* EXCERPTED PASSAGE *
Case Status: Case dismissed in wake of decision in Janus v. AFSCME
Yohn v. California Teachers Association
- Freedom of Speech
CIR Files Suit on Behalf of Teachers Against the California Teachers Association
LOS ANGELES, CA – The Center for Individual Rights (CIR) today filed a lawsuit against the California Teachers Association (CTA) on behalf of 8 California teachers and the Association of American Educators. The suit challenges the constitutionality of California’s “agency shop” law, which violates the First Amendment by forcing public school teachers to support powerful teachers’ unions efforts to advance their political agenda through collective bargaining.
As a condition of public employment, the State of California and its public school districts, in cooperation with the CTA, requires every public school teacher – even those who have opted out of joining the union – to pay several hundred dollars in fees each year for “chargeable” expenses that are related to the unions’ collective-bargaining efforts. This so-called “agency shop” arrangement violates the First Amendment guarantee of free speech and free association by forcing teachers to fund controversial, political, and ideological issues they disagree with.
“Forcing teachers to financially support causes that run counter to their political and policy beliefs is a clear violation of their First Amendment rights,” said Terry Pell, President of the Center for Individual Rights. “Public school teachers deserve to choose for themselves, as many workers across the country do, whether or not to fund the union’s views.”
A poll conducted by Education Next and the Harvard Kennedy School revealed that many teachers disagree with their union on some or all of the issues that unions typically negotiate on during collective bargaining disputes. Thirty percent of teachers disagree with their union on teacher tenure policies, 41 percent disagree with their union’s opposition to charter schools, and 47 percent are opposed to compelled union fees. Despite significant opposition, teachers are forced to fund these policy positions taken by unions year after year.
“My constitutional rights to free speech and association don’t stop at the school entrance,” said Ryan Yohn, one of the plaintiffs and a 13-year middle school teacher for the Westminster School District. “Each year, public school teachers in California must pay the union to promote policies that work against many of our own political, and sometimes moral, interests. I have seen firsthand examples throughout the years where an amazing teacher, loved by students and staff, was bumped out of their classroom or laid off simply because they were new, young, and temporary. Often a more senior teacher with less effectiveness took their place, affecting the quality of education in the classroom. Union-negotiated policies that teachers are forced to fund are to blame for such a system.

* GIVEN PROBLEM 1 *
In the press release on the Yohn lawsuit, what share of teachers disagree with their union's opposition to charter schools?
* GIVEN PROBLEM 2 *
Write the next part of the press release on the Yohn lawsuit, picking up after its final sentence.
The records that come after this text are from a different source.

* GIVEN RECORDS *
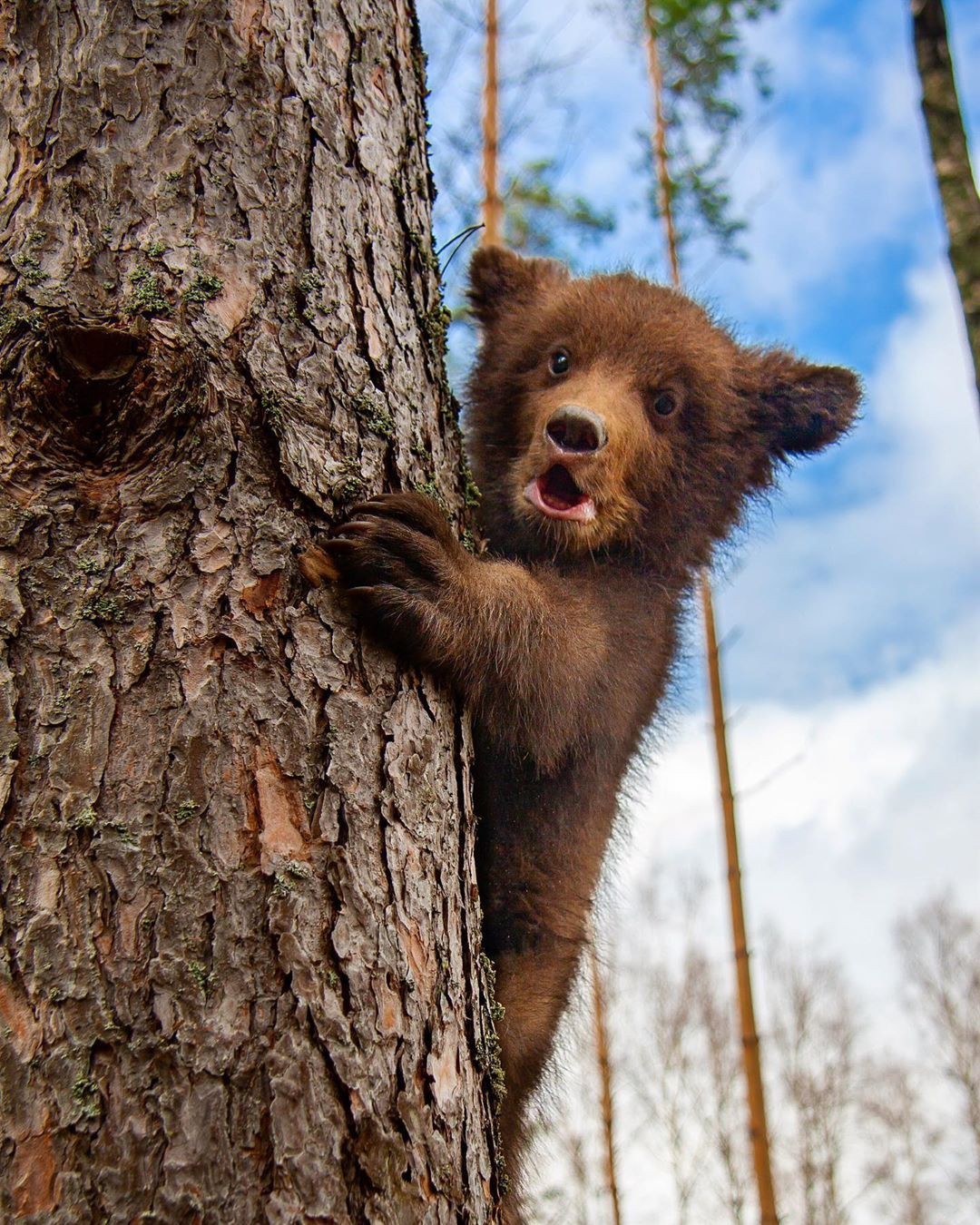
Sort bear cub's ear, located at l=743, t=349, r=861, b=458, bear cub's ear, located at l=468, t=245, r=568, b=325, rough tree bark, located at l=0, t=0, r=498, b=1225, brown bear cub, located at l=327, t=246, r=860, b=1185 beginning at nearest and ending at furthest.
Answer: rough tree bark, located at l=0, t=0, r=498, b=1225
brown bear cub, located at l=327, t=246, r=860, b=1185
bear cub's ear, located at l=743, t=349, r=861, b=458
bear cub's ear, located at l=468, t=245, r=568, b=325

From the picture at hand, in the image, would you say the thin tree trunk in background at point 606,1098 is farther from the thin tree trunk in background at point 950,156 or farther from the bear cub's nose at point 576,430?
the bear cub's nose at point 576,430

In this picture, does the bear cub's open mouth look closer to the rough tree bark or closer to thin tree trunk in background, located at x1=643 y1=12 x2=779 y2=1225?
the rough tree bark

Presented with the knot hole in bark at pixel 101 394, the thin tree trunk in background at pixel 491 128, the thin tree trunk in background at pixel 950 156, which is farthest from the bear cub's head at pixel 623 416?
the thin tree trunk in background at pixel 491 128

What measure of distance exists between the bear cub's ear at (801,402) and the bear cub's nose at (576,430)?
0.96m

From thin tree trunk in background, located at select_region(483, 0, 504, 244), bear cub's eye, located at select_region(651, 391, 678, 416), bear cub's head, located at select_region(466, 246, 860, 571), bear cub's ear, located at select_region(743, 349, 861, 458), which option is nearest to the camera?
bear cub's head, located at select_region(466, 246, 860, 571)

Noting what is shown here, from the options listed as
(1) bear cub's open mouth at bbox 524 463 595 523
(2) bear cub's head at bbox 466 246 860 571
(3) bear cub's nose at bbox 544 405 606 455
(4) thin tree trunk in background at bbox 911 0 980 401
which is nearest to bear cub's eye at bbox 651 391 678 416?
(2) bear cub's head at bbox 466 246 860 571

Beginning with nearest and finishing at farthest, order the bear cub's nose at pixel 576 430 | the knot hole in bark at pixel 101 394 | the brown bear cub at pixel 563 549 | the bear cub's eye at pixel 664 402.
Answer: the knot hole in bark at pixel 101 394 < the brown bear cub at pixel 563 549 < the bear cub's nose at pixel 576 430 < the bear cub's eye at pixel 664 402

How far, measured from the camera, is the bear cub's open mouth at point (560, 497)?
3.25m

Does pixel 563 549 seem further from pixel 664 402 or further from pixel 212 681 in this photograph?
pixel 212 681

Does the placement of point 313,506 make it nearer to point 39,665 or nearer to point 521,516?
point 39,665

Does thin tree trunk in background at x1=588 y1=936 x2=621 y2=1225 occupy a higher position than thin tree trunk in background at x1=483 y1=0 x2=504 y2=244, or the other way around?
thin tree trunk in background at x1=483 y1=0 x2=504 y2=244

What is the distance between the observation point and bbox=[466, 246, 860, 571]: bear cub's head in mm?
3318

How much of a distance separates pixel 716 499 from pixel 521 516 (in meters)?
0.85

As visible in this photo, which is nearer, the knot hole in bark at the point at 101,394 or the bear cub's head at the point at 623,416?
the knot hole in bark at the point at 101,394
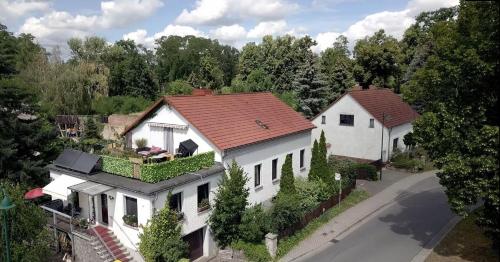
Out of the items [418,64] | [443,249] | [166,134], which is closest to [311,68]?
[418,64]

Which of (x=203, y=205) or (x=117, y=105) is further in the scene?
(x=117, y=105)

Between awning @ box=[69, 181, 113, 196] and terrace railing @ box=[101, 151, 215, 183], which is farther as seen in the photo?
awning @ box=[69, 181, 113, 196]

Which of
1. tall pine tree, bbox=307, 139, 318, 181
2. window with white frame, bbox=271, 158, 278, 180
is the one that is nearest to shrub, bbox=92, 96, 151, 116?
window with white frame, bbox=271, 158, 278, 180

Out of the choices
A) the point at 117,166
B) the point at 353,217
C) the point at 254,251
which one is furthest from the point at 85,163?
the point at 353,217

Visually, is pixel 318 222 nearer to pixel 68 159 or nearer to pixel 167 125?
pixel 167 125

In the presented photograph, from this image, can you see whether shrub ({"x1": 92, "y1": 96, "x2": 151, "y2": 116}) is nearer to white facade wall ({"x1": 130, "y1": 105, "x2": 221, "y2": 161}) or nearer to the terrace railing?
white facade wall ({"x1": 130, "y1": 105, "x2": 221, "y2": 161})

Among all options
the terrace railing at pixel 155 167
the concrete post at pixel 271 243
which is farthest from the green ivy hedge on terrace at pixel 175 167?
the concrete post at pixel 271 243
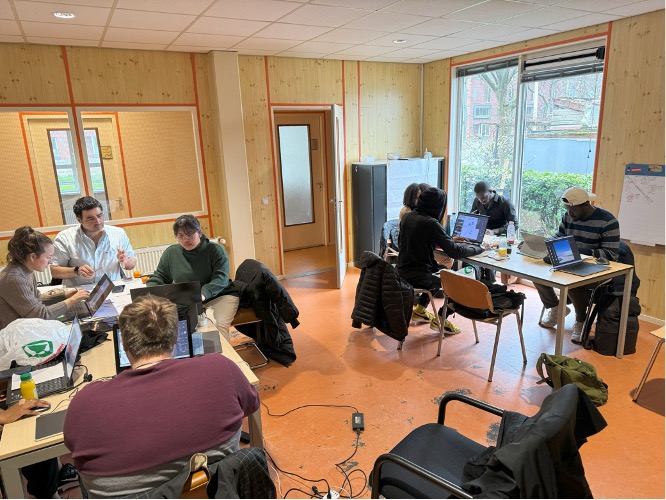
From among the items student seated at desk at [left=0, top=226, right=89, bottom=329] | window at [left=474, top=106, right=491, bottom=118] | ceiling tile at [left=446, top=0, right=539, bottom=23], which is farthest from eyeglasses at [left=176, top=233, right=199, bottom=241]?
window at [left=474, top=106, right=491, bottom=118]

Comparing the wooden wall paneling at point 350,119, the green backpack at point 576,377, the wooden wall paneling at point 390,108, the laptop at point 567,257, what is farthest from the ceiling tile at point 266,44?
the green backpack at point 576,377

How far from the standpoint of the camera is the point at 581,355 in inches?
149

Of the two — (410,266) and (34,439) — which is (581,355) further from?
(34,439)

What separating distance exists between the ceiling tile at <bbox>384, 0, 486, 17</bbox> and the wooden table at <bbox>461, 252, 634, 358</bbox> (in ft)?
6.74

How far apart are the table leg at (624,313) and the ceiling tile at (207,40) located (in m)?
4.06

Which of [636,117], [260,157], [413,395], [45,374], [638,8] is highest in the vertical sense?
[638,8]

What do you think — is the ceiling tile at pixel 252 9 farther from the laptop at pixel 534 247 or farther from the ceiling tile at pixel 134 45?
the laptop at pixel 534 247

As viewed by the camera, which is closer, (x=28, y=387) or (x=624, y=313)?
(x=28, y=387)

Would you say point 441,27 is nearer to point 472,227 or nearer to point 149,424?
point 472,227

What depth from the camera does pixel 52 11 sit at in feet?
10.9

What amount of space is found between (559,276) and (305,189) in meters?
4.75

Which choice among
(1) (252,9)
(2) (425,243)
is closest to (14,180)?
(1) (252,9)

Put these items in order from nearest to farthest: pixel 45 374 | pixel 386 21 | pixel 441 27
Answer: pixel 45 374 < pixel 386 21 < pixel 441 27

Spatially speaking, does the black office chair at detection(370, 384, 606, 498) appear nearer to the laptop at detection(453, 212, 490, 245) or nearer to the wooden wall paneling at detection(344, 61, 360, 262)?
the laptop at detection(453, 212, 490, 245)
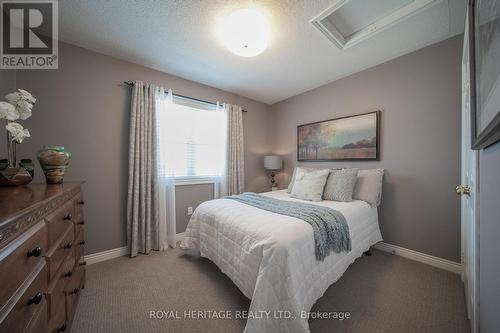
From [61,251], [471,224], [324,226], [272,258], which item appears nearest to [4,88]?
[61,251]

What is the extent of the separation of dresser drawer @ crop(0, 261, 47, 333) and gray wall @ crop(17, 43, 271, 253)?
1570 millimetres

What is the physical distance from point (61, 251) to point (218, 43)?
217 cm

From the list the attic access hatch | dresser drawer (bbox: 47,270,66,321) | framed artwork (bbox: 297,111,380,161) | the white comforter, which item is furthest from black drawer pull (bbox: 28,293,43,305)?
framed artwork (bbox: 297,111,380,161)

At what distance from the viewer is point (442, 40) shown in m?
1.87

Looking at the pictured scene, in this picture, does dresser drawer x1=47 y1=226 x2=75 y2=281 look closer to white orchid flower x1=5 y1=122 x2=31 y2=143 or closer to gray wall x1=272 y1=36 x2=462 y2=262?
white orchid flower x1=5 y1=122 x2=31 y2=143

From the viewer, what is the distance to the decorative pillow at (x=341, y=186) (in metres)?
2.13

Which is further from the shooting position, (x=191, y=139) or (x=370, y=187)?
(x=191, y=139)

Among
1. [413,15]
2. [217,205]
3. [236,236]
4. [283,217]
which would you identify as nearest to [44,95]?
[217,205]

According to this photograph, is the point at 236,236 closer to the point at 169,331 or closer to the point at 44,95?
the point at 169,331

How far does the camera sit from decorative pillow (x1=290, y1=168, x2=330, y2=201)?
2230 mm

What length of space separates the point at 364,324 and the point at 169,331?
1363mm

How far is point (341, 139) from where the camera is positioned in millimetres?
2662

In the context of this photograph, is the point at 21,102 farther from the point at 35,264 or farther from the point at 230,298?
the point at 230,298

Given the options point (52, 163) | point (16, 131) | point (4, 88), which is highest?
point (4, 88)
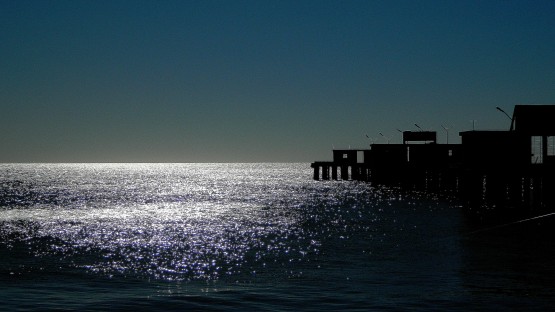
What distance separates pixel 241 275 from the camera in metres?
27.8

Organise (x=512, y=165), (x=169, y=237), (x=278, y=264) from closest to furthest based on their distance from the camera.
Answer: (x=278, y=264), (x=169, y=237), (x=512, y=165)

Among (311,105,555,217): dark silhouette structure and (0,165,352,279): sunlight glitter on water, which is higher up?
(311,105,555,217): dark silhouette structure

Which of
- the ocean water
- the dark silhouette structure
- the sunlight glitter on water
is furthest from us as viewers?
the dark silhouette structure

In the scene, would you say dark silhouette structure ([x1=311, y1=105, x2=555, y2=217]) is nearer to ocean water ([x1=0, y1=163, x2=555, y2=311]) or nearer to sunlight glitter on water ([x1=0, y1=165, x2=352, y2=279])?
ocean water ([x1=0, y1=163, x2=555, y2=311])

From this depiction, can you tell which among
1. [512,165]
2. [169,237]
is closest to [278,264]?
[169,237]

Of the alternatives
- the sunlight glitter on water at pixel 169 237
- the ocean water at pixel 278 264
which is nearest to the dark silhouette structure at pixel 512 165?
the ocean water at pixel 278 264

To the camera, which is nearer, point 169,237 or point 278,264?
point 278,264

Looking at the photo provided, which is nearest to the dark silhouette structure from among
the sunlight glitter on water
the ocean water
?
the ocean water

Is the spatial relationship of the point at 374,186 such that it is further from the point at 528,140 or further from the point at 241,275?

* RIGHT ANSWER 1 *
41 percent.

* RIGHT ANSWER 2 *
“If successful, this case will finally give hundreds of thousands of teachers and other public sector workers true power to decide for themselves whether to support the union’s positions,” continued Yohn.
In 2016, CIR represented Rebecca Friedrichs and other teachers in a similar case, Friedrichs v. California Teachers Association case. It was heard by the U.S. Supreme Court on January 11, 2016, but ultimately ended in a tie by an equally divided court. Friedrichs left in place the laws in 23 states that unconstitutionally burden the free speech and association rights of tens of thousands of public employees.
The Supreme Court questioned the continued constitutionality of “agency shop” laws as recently as 2014. Writing for the Supreme Court in Harris v. Quinn, Justice Samuel Alito said, “Agency-fee provisions unquestionably impose a heavy burden on the First Amendment interests of objecting employees.” As he further explained, it is a “bedrock principle that, except perhaps in the rarest of circumstances, no person in this country may be compelled to subsidize speech by a third party that he or she does not wish to support.”
“If the First Amendment protects anything, it protects the right of individuals to speak and act according to their conscience,” said Pell. “We are pleased to advocate on behalf of these teachers to help restore these fundamental rights.”
Read more about Yohn v. CTA here. The case was filed in the United States District Court for the Central District of California.
For further questions or to speak with Terry Pell about the case, please contact Katherine Bathgate at (303) 478-8444 or [email protected]
About The Center for Individual Rights
The Center for Individual Rights is a nonprofit public interest law firm that defends individual rights, with particular emphasis on civil rights and free speech. CIR provides free legal representation to deserving clients whose individual rights are threatened. Learn more about CIR’s work at cir-usa.org.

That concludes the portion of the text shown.